Stuart Wilson, director at Answers in Retirement which owns the club, said the scheme had been launched to coincide with the firm’s 10th anniversary, and would operate in a way similar to the Sainsbury’s Nectar Card loyalty programme.
The scheme will be launched under an initiative called the Unity project, which aims to bring advisers together and increase the dominance of the club’s presence alongside the likes of Age Partnership and Key Retirement, Wilson said.
Advisers will receive points when they conduct business through the Equity Release Club, which can be anything from instructing wills to directing cases through the firm’s AIR Sourcing software.
Once a minimum value of £30 has been collected in points, advisers will be able to either cash the points in, make a contribution to the firm’s chosen charity, swap the points for personal benefits or use them for customer benefits, such as conveyancing vouchers.

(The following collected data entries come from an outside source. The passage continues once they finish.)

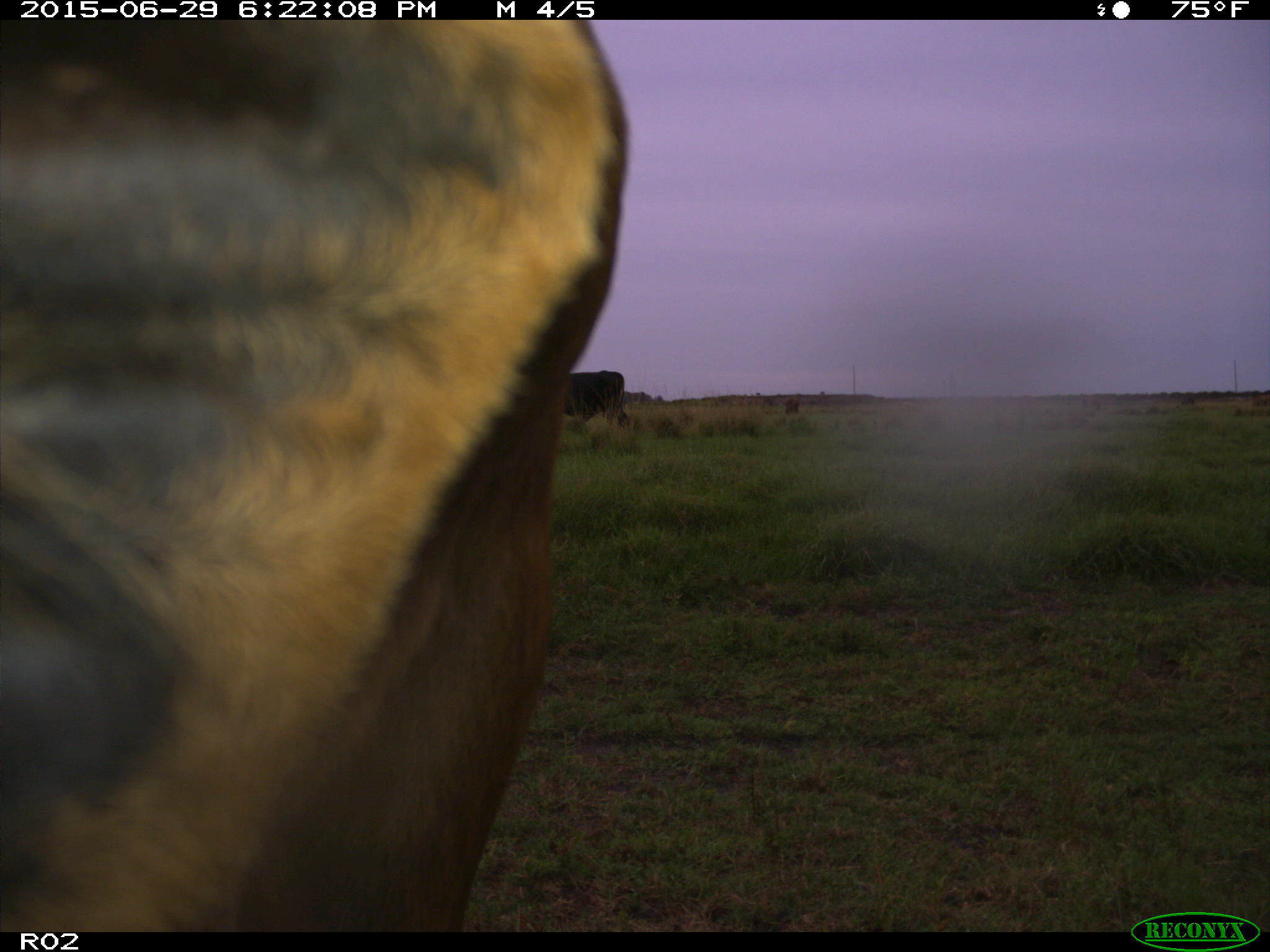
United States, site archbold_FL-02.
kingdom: Animalia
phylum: Chordata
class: Mammalia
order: Artiodactyla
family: Bovidae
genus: Bos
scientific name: Bos taurus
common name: domestic cow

Wilson said brokers would not receive preferential treatment by using the scheme but that he hoped it would encourage positive behavioural change.
Wilson also referenced plans to launch a campaign later this year aimed at shaking up the way consumers view and learn about the later life lending market.
“What we’re selling and how we’re selling it is all wrong – everything has gone cart in front of the horse,” he said.
“As an industry, we get far too hung up on fact finding and ensuring the customer jumps through regulatory hoops. You can tick all the boxes you like but if a consumer doesn’t like or trust you then they won’t purchase a product through you.”